-------- Material

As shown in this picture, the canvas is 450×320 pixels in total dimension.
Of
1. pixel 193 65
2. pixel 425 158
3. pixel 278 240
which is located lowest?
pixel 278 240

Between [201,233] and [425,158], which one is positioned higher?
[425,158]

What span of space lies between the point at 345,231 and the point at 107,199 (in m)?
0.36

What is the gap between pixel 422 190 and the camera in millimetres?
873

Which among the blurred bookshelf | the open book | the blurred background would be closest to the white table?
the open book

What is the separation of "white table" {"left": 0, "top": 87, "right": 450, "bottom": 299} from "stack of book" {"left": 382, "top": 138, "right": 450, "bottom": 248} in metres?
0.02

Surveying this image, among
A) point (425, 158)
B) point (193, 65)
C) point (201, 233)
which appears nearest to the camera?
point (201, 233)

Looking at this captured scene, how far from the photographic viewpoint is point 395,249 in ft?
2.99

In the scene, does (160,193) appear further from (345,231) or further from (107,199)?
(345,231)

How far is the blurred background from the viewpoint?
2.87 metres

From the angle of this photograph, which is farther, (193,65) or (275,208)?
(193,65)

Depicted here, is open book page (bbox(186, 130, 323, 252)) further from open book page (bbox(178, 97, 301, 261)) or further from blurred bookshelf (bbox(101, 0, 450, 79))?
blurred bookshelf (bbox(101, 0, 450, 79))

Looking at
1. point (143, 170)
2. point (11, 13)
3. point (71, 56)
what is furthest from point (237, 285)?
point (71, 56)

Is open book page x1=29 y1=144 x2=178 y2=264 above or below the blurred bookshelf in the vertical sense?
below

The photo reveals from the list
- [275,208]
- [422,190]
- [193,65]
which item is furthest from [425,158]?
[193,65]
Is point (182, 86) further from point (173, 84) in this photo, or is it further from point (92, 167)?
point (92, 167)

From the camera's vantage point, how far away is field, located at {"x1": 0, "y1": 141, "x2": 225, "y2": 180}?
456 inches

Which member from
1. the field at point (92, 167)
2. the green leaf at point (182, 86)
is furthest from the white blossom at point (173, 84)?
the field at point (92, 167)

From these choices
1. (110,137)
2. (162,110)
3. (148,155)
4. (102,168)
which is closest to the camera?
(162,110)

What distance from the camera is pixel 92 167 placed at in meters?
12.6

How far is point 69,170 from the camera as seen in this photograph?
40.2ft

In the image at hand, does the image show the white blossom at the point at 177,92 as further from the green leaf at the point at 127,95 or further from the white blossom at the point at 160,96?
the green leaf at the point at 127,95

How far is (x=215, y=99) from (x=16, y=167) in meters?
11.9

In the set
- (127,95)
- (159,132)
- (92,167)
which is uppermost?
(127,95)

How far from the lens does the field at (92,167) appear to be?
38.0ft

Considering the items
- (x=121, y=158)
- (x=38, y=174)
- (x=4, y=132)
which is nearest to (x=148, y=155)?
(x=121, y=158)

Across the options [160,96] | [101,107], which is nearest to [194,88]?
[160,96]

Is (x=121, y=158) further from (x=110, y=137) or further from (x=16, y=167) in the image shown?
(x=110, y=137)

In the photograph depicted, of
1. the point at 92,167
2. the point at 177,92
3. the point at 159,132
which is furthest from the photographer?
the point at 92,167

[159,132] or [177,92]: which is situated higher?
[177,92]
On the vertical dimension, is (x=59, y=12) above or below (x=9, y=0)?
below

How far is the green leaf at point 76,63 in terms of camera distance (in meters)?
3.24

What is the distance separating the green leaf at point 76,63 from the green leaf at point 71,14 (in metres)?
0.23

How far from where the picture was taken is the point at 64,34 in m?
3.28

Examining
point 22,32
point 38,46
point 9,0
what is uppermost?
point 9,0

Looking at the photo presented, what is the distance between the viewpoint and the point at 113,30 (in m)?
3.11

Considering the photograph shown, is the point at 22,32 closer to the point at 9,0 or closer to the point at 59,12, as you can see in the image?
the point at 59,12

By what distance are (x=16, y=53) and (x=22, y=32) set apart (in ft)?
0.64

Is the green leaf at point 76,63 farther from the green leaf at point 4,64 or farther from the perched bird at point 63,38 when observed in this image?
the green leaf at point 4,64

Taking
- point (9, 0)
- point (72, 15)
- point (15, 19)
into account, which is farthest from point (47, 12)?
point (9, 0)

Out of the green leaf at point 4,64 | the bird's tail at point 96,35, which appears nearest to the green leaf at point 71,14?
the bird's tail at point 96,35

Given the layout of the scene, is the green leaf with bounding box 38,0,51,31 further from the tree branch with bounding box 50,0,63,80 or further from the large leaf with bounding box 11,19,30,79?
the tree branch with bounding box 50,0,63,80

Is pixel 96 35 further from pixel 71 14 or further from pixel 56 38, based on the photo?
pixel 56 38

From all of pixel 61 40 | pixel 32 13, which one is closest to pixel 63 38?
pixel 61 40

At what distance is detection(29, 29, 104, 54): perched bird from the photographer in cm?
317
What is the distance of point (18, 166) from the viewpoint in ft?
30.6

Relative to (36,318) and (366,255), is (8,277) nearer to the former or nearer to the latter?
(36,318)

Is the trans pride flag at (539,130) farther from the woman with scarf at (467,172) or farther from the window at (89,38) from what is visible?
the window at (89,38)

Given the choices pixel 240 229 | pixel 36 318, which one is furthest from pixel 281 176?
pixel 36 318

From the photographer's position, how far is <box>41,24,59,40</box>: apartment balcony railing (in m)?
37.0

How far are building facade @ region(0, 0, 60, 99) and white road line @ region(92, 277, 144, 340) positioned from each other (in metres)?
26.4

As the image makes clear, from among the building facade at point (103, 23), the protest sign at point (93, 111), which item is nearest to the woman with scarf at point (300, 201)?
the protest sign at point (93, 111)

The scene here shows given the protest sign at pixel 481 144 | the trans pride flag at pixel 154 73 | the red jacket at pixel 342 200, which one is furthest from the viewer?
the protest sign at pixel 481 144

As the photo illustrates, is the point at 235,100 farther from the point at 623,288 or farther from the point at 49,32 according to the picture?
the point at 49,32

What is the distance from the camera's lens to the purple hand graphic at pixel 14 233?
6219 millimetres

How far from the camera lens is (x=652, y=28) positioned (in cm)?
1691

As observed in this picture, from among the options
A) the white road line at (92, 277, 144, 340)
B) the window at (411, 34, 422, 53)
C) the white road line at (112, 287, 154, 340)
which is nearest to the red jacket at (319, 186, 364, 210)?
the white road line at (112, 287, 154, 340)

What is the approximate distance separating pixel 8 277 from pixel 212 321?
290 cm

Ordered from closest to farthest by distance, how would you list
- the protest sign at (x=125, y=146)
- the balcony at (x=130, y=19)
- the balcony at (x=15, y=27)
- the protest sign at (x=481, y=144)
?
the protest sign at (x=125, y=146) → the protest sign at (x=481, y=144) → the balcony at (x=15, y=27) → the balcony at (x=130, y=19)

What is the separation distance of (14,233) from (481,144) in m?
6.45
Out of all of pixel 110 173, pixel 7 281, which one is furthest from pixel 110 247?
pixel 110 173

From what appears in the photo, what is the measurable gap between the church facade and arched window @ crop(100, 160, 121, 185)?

----------------

Set task:
Copy out all of the material above verbatim, keeping every line in its original order.

Solution to the exercise:
As shown in this picture, the canvas is 450×320 pixels in total dimension.
Of
1. pixel 193 65
2. pixel 425 158
3. pixel 278 240
which is located lowest?
pixel 278 240

Between [201,233] and [425,158], which one is positioned higher?
[425,158]

What span of space lies between the point at 345,231 and the point at 107,199 (in m)?
0.36

What is the gap between pixel 422 190 and the camera in millimetres?
873

Which among the blurred bookshelf | the open book | the blurred background would be closest to the white table?
the open book

What is the separation of "white table" {"left": 0, "top": 87, "right": 450, "bottom": 299} from "stack of book" {"left": 382, "top": 138, "right": 450, "bottom": 248} in metres?
0.02

Surveying this image, among
A) point (425, 158)
B) point (193, 65)
C) point (201, 233)
which appears nearest to the camera?
point (201, 233)

Looking at this captured scene, how far from the photographic viewpoint is point 395,249 in ft?
2.99

In the scene, does (160,193) appear further from (345,231) or further from (107,199)?
(345,231)

How far is the blurred background from the viewpoint?
2.87 metres

From the angle of this photograph, which is farther, (193,65) or (275,208)?
(193,65)

Depicted here, is open book page (bbox(186, 130, 323, 252)) further from open book page (bbox(178, 97, 301, 261)) or further from blurred bookshelf (bbox(101, 0, 450, 79))?
blurred bookshelf (bbox(101, 0, 450, 79))

Looking at
1. point (143, 170)
2. point (11, 13)
3. point (71, 56)
what is furthest from point (237, 285)?
point (71, 56)

Is open book page x1=29 y1=144 x2=178 y2=264 above or below the blurred bookshelf in the vertical sense?
below

The photo reveals from the list
- [275,208]
- [422,190]
- [193,65]
which item is furthest from [425,158]?
[193,65]
Is point (182, 86) further from point (173, 84) in this photo, or is it further from point (92, 167)?
point (92, 167)

From the camera's vantage point, how far away is field, located at {"x1": 0, "y1": 141, "x2": 225, "y2": 180}?
456 inches

Which member from
1. the field at point (92, 167)
2. the green leaf at point (182, 86)
is furthest from the white blossom at point (173, 84)?
the field at point (92, 167)

From these choices
1. (110,137)
2. (162,110)
3. (148,155)
4. (102,168)
which is closest to the camera?
(162,110)

What distance from the camera is pixel 92 167 placed at in meters?
12.6

How far is point 69,170 from the camera as seen in this photograph?
40.2ft

In the image at hand, does the image show the white blossom at the point at 177,92 as further from the green leaf at the point at 127,95 or further from the white blossom at the point at 160,96?
the green leaf at the point at 127,95

How far is (x=215, y=99) from (x=16, y=167) in meters?
11.9

In the set
- (127,95)
- (159,132)
- (92,167)
which is uppermost?
(127,95)

How far from the lens does the field at (92,167) appear to be?
38.0ft

Considering the items
- (x=121, y=158)
- (x=38, y=174)
- (x=4, y=132)
which is nearest to (x=148, y=155)?
(x=121, y=158)

Across the options [160,96] | [101,107], which is nearest to [194,88]?
[160,96]

Is (x=121, y=158) further from (x=110, y=137) or further from (x=16, y=167) in the image shown?
(x=110, y=137)

In the photograph depicted, of
1. the point at 92,167
2. the point at 177,92
3. the point at 159,132
which is furthest from the photographer?
the point at 92,167

[159,132] or [177,92]: which is situated higher?
[177,92]
On the vertical dimension, is (x=59, y=12) above or below (x=9, y=0)?
below

How far is the green leaf at point 76,63 in terms of camera distance (in meters)?
3.24

What is the distance separating the green leaf at point 76,63 from the green leaf at point 71,14 (in metres)?
0.23

How far from where the picture was taken is the point at 64,34 in m?
3.28

Examining
point 22,32
point 38,46
point 9,0
what is uppermost?
point 9,0

Looking at the photo presented, what is the distance between the viewpoint and the point at 113,30 (in m)?
3.11

Considering the photograph shown, is the point at 22,32 closer to the point at 9,0 or closer to the point at 59,12, as you can see in the image?
the point at 59,12

By what distance are (x=16, y=53) and (x=22, y=32) set apart (in ft)?
0.64

Is the green leaf at point 76,63 farther from the green leaf at point 4,64 or farther from the perched bird at point 63,38 when observed in this image?
the green leaf at point 4,64

Taking
- point (9, 0)
- point (72, 15)
- point (15, 19)
into account, which is farthest from point (47, 12)?
point (9, 0)

Out of the green leaf at point 4,64 | the bird's tail at point 96,35, which appears nearest to the green leaf at point 71,14?
the bird's tail at point 96,35

Given the layout of the scene, is the green leaf with bounding box 38,0,51,31 further from the tree branch with bounding box 50,0,63,80 or further from the large leaf with bounding box 11,19,30,79?
the tree branch with bounding box 50,0,63,80

Is pixel 96 35 further from pixel 71 14 or further from pixel 56 38, based on the photo?
pixel 56 38

From all of pixel 61 40 | pixel 32 13, which one is closest to pixel 63 38?
pixel 61 40

At what distance is detection(29, 29, 104, 54): perched bird from the photographer in cm?
317
What is the distance of point (18, 166) from the viewpoint in ft?
30.6

Relative to (36,318) and (366,255), is (8,277) nearer to the former or nearer to the latter?
(36,318)

Is the trans pride flag at (539,130) farther from the woman with scarf at (467,172) or farther from the window at (89,38) from what is visible?
the window at (89,38)

Given the choices pixel 240 229 | pixel 36 318, which one is furthest from pixel 281 176?
pixel 36 318

From the photographer's position, how far is <box>41,24,59,40</box>: apartment balcony railing (in m)?
37.0

How far are building facade @ region(0, 0, 60, 99) and white road line @ region(92, 277, 144, 340) positioned from each other (in metres)?
26.4

As the image makes clear, from among the building facade at point (103, 23), the protest sign at point (93, 111), which item is nearest to the woman with scarf at point (300, 201)?
the protest sign at point (93, 111)

The scene here shows given the protest sign at pixel 481 144 | the trans pride flag at pixel 154 73 | the red jacket at pixel 342 200, which one is furthest from the viewer?
the protest sign at pixel 481 144

As the photo illustrates, is the point at 235,100 farther from the point at 623,288 or farther from the point at 49,32 according to the picture?
the point at 49,32

What is the distance from the camera's lens to the purple hand graphic at pixel 14 233?
6219 millimetres

How far from the camera lens is (x=652, y=28) positioned (in cm)?
1691

As observed in this picture, from among the options
A) the white road line at (92, 277, 144, 340)
B) the window at (411, 34, 422, 53)
C) the white road line at (112, 287, 154, 340)
which is nearest to the red jacket at (319, 186, 364, 210)?
the white road line at (112, 287, 154, 340)

What is the approximate distance separating pixel 8 277 from pixel 212 321?
290 cm

Ordered from closest to farthest by distance, how would you list
- the protest sign at (x=125, y=146)
- the balcony at (x=130, y=19)
- the balcony at (x=15, y=27)
- the protest sign at (x=481, y=144)
?
the protest sign at (x=125, y=146) → the protest sign at (x=481, y=144) → the balcony at (x=15, y=27) → the balcony at (x=130, y=19)

What is the separation distance of (14,233) from (481,144) in m?
6.45
Out of all of pixel 110 173, pixel 7 281, which one is furthest from pixel 110 247?
pixel 110 173

From what appears in the photo, what is the measurable gap between the church facade and arched window @ crop(100, 160, 121, 185)?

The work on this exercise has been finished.